New research has found another danger of hormone replacement therapy1. The therapy studied involved the hormone progestin mixed with the hormone estrogen.
Women's bodies stop producing estrogen at about age fifty. This period of life is called menopause. Until recently, medical experts believed that estrogen and progestin could protect older women from heart disease, breast cancer and memory loss. But last year American researchers found that this therapy increased the chance of breast cancer and heart problems. The researchers halted a national women's health study early.
Now, related research shows that the same therapy increases the chance of memory loss and brain damage in women over age sixty-five. The study found two times the chance of the condition called dementia2, compared to women who took an inactive substance.
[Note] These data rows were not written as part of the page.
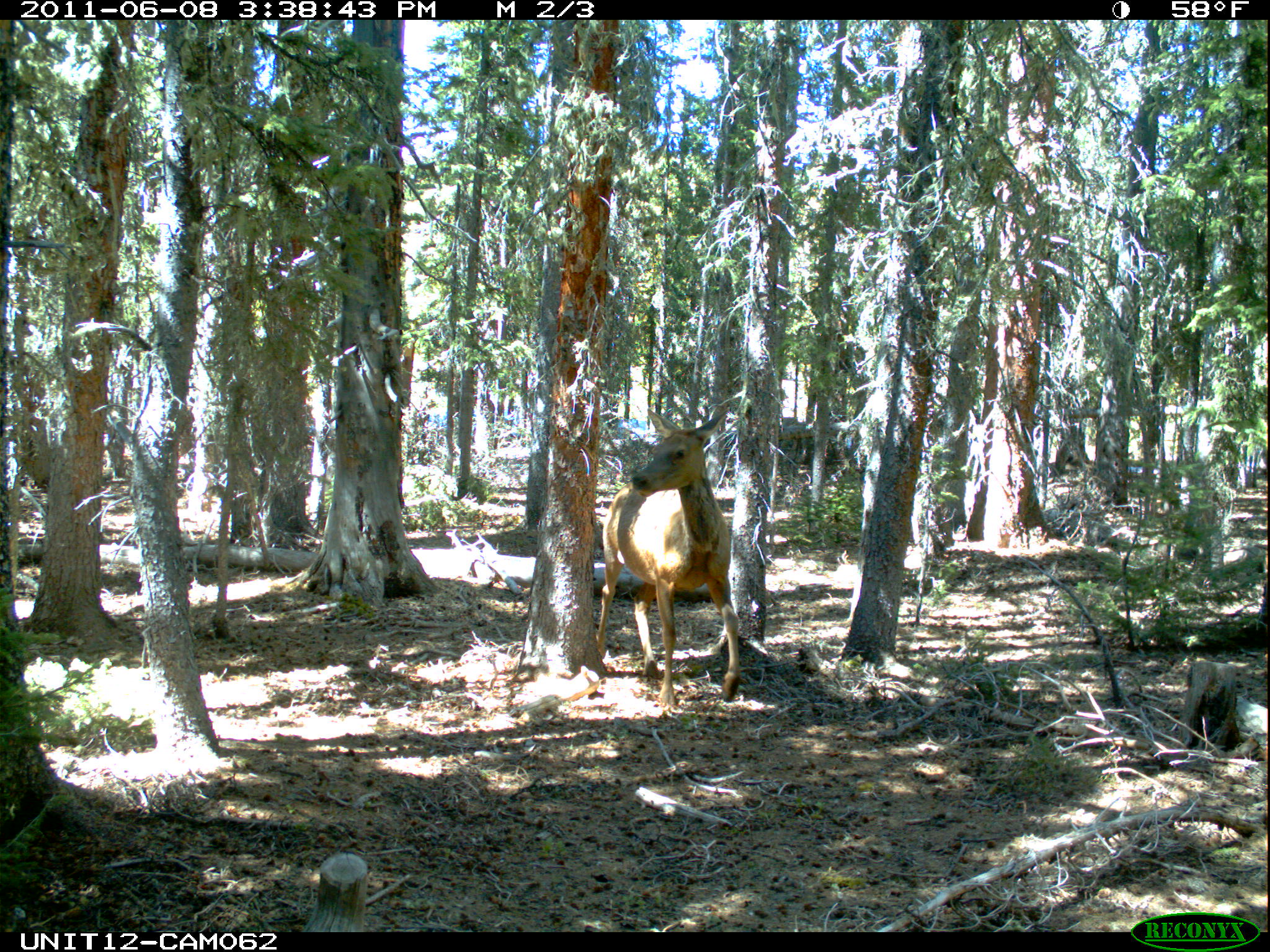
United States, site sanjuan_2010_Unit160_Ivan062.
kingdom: Animalia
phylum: Chordata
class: Mammalia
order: Artiodactyla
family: Cervidae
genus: Cervus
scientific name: Cervus elaphus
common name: red deer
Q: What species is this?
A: Cervus elaphus (red deer).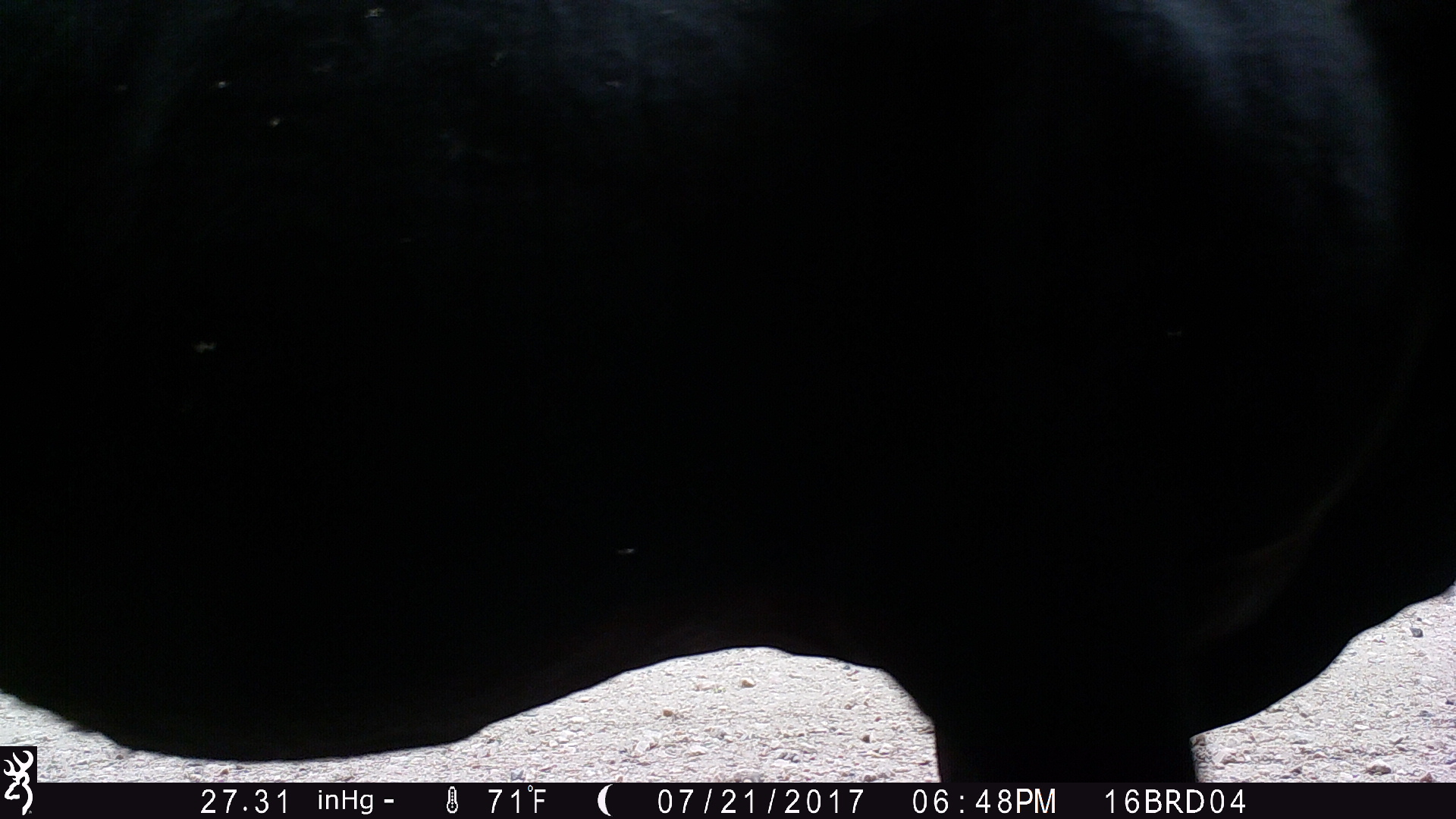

The Journal of the American Medical Association published the results. It also published findings of an increase in the chance of a stroke.
All these findings are from the Women's Health Initiative by the National Institutes of Health. This involved the largest and most scientific study ever done to test the effect of hormone replacement on disease prevention. More than sixteen-thousand women between the ages of fifty and seventy-nine took part. The research involved a drug called Prempro, a combination of estrogen and progestin.
The lead researcher of the new study says the results show there is no reason for an older woman to take this kind of therapy. Researchers continue to study the effects of estrogen alone.
Medical experts now say women should use hormone replacement therapy only to ease signs of menopause, such as feeling what are called hot flashes. They say women should use it for no more than two years. They note that women can protect their health as they get older with exercise and, if needed, with other drugs.
The maker of Prempro, Wyeth, provided the drug for the study. The company has added the new findings to its product information. But it says the importance to younger women is unclear. Wyeth said it is well known that the risk of dementia increases with age. It says that today most users of hormone therapy are younger, newly menopausal women.